As an alternative, the frame 24 can also be fabricated from flat
sheet, and then rolled to the desired shape.
[0025] The aortic flange 30 is adapted to be positioned in the
aorta of the patient on the outflow side of the aortic valve, with
a portion of the aortic flange 30 extending inside the aorta. The
aortic flange 30 can be comprised of one annular row of cells 36
that are formed by interconnecting struts 40. The aortic flange 30
can have a surface area that is equal to or larger than the aortic
annulus area.
[0026] The annulus support 32 functions as an anchoring feature,
and can interact with the annulus, native leaflet(s), and other
internal heart structures, or subvalvular structures, to provide
the desired anchoring effect.
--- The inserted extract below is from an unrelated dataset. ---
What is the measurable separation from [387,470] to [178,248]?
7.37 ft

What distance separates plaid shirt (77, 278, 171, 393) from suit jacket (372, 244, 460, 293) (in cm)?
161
See FIGS. 2 and 4. The annulus
support 32 can define a generally cylindrical body that is made up
of a plurality of cells 36 that are formed by interconnecting
struts 40.
[0027] The ventricular flange 34 extends from the ventricular end
of the annulus support 32, and can be flared radially outwardly so
that the ventricular flange 34 can gradually increase in diameter
until it reaches its ventricular end 38, where the diameter is
greatest. The ventricular end 38 can be defined by the apices of
the ventricular-most cells 36. The ventricular flange 34 can be
comprised of the last annular row of struts 48 that define the
ventricular-most cell 36 in the annulus support 32, with these
struts 48 being flared outwardly. Radiopaque markers can be
incorporated into ventricular flange 34 for visualization aid to
facilitate positioning during the delivery of the device 20, and
for follow-up post implantation. In use, the ventricular flange 34
and part of the height of the annulus support 32 can be covered by
biocompatible polymer fabric, tissue or other biocompatible
materials to provide a sealing effect around the device 20 and to
promote tissue growth and speed up the healing effect.
[0028] The tenting element 22 extends from a portion of the
circumference/perimeter of the ventricular end 38, and can be made
or laser-cut from the same material as the rest of the frame 20.
The tenting element 22 can be embodied in the form of one or more
cellular elements 42 that are formed by struts 44 that are
connected to the apices of the cells at the ventricular end 38. The
tenting element 22 is located at the side of the circumference of
the ventricular end 38 that is closer to the aortic curtain.
Various forms of radiopaque markers, or coils, can be incorporated
into the tenting element 22 for visualization, positioning, and
directional positioning of the device 20 and the tenting element 22
during the procedure and during follow-up post implantation. The
tenting element 22 extends along 1% to 90% of the circumference of
the ventricular end 38. The cellular elements 42 preferably define
a diameter that is greater than the outer diameter of the
ventricular end 38, and can be curved outwardly. In the embodiment
shown in FIGS. 3-7, the struts 44 that form the tenting element 22
extending radially outwardly from the ventricular end 38 in a
concave manner such that the apices of the cellular elements 42
extend radially inwardly from the largest-diameter portion of the
struts 44. The size of the cellular elements 42 can be smaller,
larger, or the same as, the size as the cells 36 in the annulus
support 32, depending on the amount of flexibility desired. The
radiopaque markers can be incorporated into the annulus support 32,
and/or into ventricular flange 34, and/or the tenting element 22,
to help with the positioning of the device 20 during delivery. In
addition, there can be more than one row of the cellular elements
42. For example, providing additional rows of cellular elements 42
would provide a tenting element 22 with different mechanical
properties, for example, the tenting element 22 can either be more
flexible than other portions of the frame, or stiffer than other
portions by adjusting the dimensions of the cellular elements 42.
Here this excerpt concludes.